ACTION ITEM A:
Set down the passage of the discussion below about products changing after purchase, starting with "I don't think it's" and going on through "do need it.".
ACTION ITEM B:
In the discussion below about products changing after purchase, what did Sony's updated PS4 interface prioritize showing?
ACTION ITEM C:
Continue the discussion below about products changing after purchase, picking up after its final sentence.

PAGE EXTRACT:
──────────

We need consumer protection laws that protect against functional regressions like this -- if a widget could do X when I bought it, it should keep doing X for the life of the product and I shouldn't have to "agree" to an updated license for it to be able to keep doing X.
Or even updates that introduce new, undesired functionality. When I bought my PS4 (at launch), the section of the UI for video apps was pleasant and straightforward. It had the various video apps I had installed and that was it. Fast forward several years, and Sony updated the UI to prioritize showing apps that they wanted you to use (whether you had installed them or not), and even showed ads for movies and such.
I don't think it's asking too much to not make my product worse after I buy it, and I think we need legislation to prevent companies from doing that. I'm not sure what that would look like, and the government is bought and paid for by those same companies, so it's unlikely we will see that. But we do need it.
How can such law be written and how can a lawyer litigate that in court? The way you've phrased it is very subjective. What is an objective measure that a court can use to determine the percentage of quality drop in a product against a timeline?
> Easy, mandate that any UI changes be revertable for the life of the product, or until the company goes bankrupt
I'm aware people are annoyed with big UI overhauls that seemingly do nothing, but I don't think you understand what it would take to support what you wrote. You're describing something that gets exponentially harder to maintain as a product ages. It's completely prohibitive to small businesses. How many UI changes do you think are made in a year for a young product? One that is constantly getting calls from clients to add this or that? Should a company support 100 different versions of their app?

──────────

RECORDED INFORMATION:
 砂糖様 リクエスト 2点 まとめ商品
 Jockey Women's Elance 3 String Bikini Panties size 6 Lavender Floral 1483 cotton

──────────

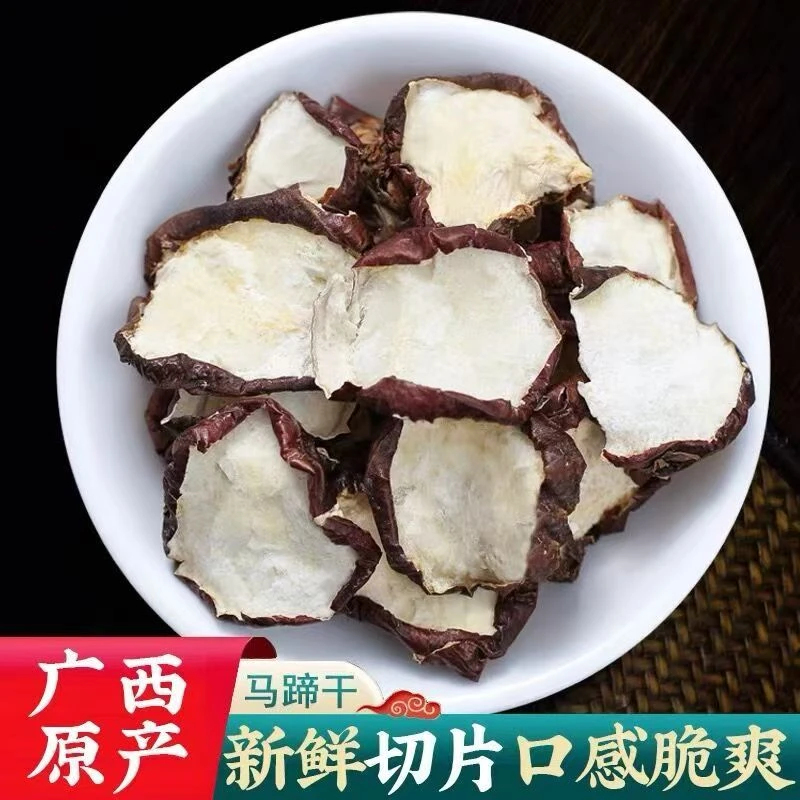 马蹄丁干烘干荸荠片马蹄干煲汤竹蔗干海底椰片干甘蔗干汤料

──────────

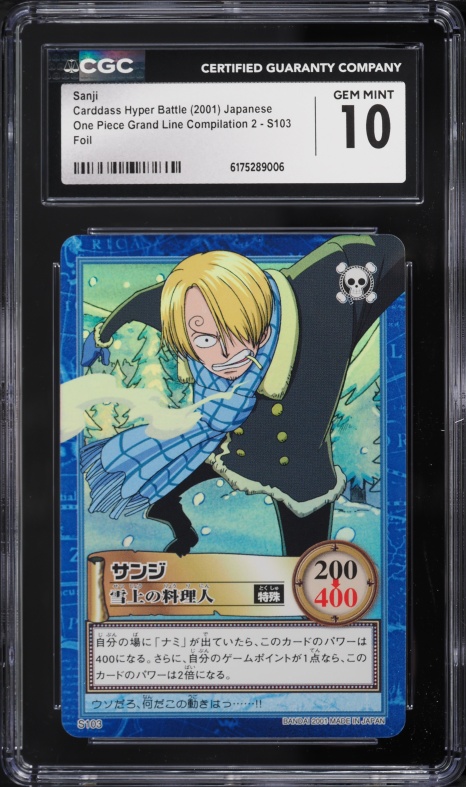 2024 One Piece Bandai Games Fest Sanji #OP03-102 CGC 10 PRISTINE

──────────

YOUR RESPONSE A:
I don't think it's asking too much to not make my product worse after I buy it, and I think we need legislation to prevent companies from doing that. I'm not sure what that would look like, and the government is bought and paid for by those same companies, so it's unlikely we will see that. But we do need it.

YOUR RESPONSE B:
Apps that Sony wanted users to use, whether they had installed them or not.

YOUR RESPONSE C:
I understand a small handful of companies occasionally allow you to use old UI, but those are cases where the functionality hasn't changed much. If you were to actually mandate this, it would make a lot of UIs worse, not better.
As much as people want to act like there's a clear separation, a lot of UI controls are present or absent based on what business logic your server can do. If you are forced to support an old UI that does something the company cannot do anymore, you are forcing broken or insecure functionality. And this would be in the name of something nobody outside of Hackernews would even use. Most people are not aware there is an old.reddit.com.
2) Stop having rolling feature updates except on an opt-in basis. It used to be that when I bought an operating system or a program it stayed bought, and only updated if I actively went out and bought an update. Rolling security updates are still a good idea, and if they break UI functionality then let the end customer know so that they can make the decision on whether or not to update.
For hosted software, such as Google office, is it really that much more difficult to host multiple versions of the office suite? I can see issues if people are collaborating, but if newer file formats can be used in older software with a warning that some features may not be saved or viewable, then the same can be done with a collaborative document vis-a-vis whatever version of the software is opening the document.
My wife recently went 0patch and some other programs to cover her Win10 when Microsoft stopped updating it. She still got force updated two updates having to do with patching errors in Windows' ESU feature that blocked people from signing up for the 1-year of ESUs. She let those updates happen without trying to figure out a way to block them as they have no other impact on her operating system, but it would have been nice if Microsoft have been serious about ending the updates when it said it was.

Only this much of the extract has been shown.